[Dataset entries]

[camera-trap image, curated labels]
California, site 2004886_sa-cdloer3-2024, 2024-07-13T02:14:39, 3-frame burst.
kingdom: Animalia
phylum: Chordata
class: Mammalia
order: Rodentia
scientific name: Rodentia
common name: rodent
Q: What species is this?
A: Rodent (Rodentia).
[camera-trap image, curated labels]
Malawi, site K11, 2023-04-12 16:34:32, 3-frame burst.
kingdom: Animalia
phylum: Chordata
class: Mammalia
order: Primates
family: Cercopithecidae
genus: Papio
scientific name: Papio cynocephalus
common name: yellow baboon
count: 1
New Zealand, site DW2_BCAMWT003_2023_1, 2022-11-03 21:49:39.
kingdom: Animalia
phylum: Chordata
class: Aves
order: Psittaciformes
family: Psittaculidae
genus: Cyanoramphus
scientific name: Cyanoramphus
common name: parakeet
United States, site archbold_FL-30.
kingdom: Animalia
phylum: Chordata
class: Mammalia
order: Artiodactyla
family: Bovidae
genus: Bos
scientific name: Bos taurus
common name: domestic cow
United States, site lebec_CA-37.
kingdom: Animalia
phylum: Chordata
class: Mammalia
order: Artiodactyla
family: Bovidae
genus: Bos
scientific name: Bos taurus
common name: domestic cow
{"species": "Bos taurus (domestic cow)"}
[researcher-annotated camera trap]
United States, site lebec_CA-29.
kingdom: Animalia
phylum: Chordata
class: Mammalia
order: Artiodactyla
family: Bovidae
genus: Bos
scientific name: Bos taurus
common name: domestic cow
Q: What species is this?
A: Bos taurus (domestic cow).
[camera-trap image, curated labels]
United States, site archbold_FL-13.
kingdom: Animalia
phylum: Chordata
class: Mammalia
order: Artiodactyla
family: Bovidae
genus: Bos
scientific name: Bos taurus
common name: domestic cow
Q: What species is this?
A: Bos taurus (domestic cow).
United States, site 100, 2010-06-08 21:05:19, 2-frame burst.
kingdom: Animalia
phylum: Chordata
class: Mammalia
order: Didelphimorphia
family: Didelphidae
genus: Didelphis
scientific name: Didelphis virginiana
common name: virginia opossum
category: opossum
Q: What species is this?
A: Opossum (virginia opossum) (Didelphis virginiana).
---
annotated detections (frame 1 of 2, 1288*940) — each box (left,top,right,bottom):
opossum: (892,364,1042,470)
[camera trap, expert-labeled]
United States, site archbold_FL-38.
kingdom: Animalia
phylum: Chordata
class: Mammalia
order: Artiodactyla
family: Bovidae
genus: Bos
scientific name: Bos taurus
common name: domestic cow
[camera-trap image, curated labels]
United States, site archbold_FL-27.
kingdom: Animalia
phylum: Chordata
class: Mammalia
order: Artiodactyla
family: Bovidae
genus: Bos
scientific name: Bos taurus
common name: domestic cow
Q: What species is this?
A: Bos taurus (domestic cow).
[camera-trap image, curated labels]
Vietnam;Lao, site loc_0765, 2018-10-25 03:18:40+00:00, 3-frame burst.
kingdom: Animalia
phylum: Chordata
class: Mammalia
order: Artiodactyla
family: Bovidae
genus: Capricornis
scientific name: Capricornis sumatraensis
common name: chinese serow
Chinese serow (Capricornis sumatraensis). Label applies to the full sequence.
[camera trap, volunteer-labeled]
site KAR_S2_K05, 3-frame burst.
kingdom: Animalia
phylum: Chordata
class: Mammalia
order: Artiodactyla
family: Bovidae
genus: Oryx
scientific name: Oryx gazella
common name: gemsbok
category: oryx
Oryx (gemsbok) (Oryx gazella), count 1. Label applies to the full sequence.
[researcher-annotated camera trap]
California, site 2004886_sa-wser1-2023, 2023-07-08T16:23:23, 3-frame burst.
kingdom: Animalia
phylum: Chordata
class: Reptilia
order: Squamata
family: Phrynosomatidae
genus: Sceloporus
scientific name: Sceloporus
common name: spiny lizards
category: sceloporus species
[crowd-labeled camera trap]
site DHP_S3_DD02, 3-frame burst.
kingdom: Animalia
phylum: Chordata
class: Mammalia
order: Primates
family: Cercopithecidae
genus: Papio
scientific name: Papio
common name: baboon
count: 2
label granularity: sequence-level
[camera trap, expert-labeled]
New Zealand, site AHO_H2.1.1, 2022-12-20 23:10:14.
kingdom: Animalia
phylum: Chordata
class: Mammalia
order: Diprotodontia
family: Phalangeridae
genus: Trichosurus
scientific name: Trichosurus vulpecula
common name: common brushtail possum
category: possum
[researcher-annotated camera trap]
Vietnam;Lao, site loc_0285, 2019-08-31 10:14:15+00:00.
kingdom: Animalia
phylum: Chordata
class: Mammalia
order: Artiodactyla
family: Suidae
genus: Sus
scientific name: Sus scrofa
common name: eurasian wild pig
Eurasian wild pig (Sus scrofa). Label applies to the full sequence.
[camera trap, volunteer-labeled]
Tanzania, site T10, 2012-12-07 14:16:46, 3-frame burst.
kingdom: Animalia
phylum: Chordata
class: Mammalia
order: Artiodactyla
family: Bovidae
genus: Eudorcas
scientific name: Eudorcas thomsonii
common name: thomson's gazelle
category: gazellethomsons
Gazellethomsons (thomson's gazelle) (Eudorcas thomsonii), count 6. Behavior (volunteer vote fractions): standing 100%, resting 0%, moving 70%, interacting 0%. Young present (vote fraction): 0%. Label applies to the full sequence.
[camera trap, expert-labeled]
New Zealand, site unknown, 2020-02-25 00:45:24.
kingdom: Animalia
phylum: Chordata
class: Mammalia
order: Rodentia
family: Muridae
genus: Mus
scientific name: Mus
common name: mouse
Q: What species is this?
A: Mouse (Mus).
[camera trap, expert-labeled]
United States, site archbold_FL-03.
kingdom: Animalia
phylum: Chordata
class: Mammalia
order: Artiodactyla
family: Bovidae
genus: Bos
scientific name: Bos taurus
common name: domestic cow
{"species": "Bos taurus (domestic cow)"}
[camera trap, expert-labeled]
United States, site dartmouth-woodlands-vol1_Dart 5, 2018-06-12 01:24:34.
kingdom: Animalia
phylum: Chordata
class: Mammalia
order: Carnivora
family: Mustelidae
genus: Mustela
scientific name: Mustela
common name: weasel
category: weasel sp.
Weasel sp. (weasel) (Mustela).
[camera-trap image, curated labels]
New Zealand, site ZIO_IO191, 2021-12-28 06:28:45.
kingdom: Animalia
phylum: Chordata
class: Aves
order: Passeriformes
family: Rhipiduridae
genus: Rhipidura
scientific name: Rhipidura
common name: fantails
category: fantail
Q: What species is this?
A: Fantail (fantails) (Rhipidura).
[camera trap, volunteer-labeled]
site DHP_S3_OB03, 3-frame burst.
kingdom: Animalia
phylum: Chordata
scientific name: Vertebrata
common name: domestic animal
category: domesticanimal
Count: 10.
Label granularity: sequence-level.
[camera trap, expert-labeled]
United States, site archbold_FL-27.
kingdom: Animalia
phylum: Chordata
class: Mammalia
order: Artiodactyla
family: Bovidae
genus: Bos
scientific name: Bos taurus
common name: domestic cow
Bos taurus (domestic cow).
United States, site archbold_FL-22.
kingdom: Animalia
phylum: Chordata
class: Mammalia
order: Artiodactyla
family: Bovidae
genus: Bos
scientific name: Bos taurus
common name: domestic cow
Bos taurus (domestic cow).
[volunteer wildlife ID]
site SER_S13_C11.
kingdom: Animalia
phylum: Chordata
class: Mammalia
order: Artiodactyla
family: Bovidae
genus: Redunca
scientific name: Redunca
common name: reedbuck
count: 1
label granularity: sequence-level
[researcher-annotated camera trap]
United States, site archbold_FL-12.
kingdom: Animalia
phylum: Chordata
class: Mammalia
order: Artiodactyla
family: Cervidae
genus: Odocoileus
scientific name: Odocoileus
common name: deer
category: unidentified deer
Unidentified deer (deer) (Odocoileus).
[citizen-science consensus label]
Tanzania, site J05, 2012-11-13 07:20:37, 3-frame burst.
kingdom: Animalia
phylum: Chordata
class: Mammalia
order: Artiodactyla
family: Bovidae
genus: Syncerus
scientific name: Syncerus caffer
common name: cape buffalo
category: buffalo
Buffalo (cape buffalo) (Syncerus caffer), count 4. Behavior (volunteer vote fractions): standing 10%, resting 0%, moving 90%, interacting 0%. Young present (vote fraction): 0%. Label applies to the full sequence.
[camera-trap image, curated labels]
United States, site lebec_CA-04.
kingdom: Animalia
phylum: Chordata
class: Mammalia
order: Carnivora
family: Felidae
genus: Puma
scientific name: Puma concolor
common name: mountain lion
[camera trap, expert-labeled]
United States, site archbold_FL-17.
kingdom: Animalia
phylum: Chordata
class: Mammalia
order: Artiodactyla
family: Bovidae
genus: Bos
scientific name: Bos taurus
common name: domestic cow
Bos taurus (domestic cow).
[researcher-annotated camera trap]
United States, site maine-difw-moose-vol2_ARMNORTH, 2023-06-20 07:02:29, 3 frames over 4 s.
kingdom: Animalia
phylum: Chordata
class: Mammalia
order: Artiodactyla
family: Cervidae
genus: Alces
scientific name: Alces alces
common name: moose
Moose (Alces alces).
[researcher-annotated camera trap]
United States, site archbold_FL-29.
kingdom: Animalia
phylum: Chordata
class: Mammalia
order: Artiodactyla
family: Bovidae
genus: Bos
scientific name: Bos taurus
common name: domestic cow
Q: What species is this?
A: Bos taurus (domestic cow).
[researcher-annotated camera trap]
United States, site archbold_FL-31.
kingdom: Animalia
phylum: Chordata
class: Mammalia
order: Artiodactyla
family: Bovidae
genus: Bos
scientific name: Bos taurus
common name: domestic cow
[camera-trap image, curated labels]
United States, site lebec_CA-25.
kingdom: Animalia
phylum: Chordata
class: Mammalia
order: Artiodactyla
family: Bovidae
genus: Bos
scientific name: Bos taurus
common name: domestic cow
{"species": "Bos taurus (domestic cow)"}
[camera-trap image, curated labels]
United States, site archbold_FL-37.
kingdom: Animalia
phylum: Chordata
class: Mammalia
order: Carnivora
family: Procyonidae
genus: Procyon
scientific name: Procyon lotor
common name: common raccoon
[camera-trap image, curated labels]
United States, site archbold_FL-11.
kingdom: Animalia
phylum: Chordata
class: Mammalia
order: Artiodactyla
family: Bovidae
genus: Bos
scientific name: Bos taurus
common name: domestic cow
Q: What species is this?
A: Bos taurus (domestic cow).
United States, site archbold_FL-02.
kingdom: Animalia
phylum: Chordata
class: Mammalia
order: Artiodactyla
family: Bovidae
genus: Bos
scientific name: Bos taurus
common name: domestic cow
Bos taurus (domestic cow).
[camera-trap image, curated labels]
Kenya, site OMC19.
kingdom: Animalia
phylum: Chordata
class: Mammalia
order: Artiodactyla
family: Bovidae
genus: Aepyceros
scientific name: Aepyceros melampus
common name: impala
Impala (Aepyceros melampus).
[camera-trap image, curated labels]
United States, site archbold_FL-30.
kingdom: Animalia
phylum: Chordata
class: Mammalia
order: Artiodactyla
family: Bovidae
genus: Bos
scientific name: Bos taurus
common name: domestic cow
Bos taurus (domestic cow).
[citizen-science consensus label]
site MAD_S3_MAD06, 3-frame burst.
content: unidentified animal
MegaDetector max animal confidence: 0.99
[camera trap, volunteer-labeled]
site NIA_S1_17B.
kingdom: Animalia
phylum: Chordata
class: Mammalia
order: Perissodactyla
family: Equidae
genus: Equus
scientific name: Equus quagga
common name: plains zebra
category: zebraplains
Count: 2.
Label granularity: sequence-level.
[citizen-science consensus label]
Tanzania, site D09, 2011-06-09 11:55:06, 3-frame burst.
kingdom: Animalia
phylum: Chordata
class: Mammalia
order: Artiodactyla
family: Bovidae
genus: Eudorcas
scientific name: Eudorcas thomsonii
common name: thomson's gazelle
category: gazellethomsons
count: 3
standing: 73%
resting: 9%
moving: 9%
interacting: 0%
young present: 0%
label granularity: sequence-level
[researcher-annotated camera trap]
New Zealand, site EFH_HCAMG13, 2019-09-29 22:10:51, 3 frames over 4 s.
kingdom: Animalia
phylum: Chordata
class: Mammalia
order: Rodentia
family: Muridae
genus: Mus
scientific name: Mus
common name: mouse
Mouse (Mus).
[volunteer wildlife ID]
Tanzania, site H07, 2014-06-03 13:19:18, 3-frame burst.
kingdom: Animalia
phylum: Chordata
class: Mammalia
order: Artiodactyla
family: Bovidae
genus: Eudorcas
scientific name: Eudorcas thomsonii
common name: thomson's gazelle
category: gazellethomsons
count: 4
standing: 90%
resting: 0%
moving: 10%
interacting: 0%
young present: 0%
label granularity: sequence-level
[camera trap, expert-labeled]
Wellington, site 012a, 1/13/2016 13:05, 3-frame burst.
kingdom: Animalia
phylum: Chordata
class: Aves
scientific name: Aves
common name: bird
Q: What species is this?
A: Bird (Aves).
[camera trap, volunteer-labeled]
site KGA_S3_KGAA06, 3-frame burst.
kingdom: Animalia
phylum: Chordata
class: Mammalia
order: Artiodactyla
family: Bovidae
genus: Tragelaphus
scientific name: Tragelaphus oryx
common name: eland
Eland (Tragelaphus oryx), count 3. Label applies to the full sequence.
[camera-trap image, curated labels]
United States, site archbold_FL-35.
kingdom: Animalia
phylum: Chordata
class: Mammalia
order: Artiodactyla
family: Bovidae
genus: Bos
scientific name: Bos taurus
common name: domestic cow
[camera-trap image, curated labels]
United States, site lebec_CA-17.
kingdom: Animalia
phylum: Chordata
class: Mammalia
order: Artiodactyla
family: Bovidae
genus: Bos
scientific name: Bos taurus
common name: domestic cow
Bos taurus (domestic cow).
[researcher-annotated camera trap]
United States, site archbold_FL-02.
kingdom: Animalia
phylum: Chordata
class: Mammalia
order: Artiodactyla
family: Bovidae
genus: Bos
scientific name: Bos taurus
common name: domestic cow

(Work instructions)
The lines needed are the ones from the first line of the entries through the line that contains "Malawi, site K11, 2023-04-12", given again without any change.

(Response below)
[camera-trap image, curated labels]
California, site 2004886_sa-cdloer3-2024, 2024-07-13T02:14:39, 3-frame burst.
kingdom: Animalia
phylum: Chordata
class: Mammalia
order: Rodentia
scientific name: Rodentia
common name: rodent
Q: What species is this?
A: Rodent (Rodentia).
[camera-trap image, curated labels]
Malawi, site K11, 2023-04-12 16:34:32, 3-frame burst.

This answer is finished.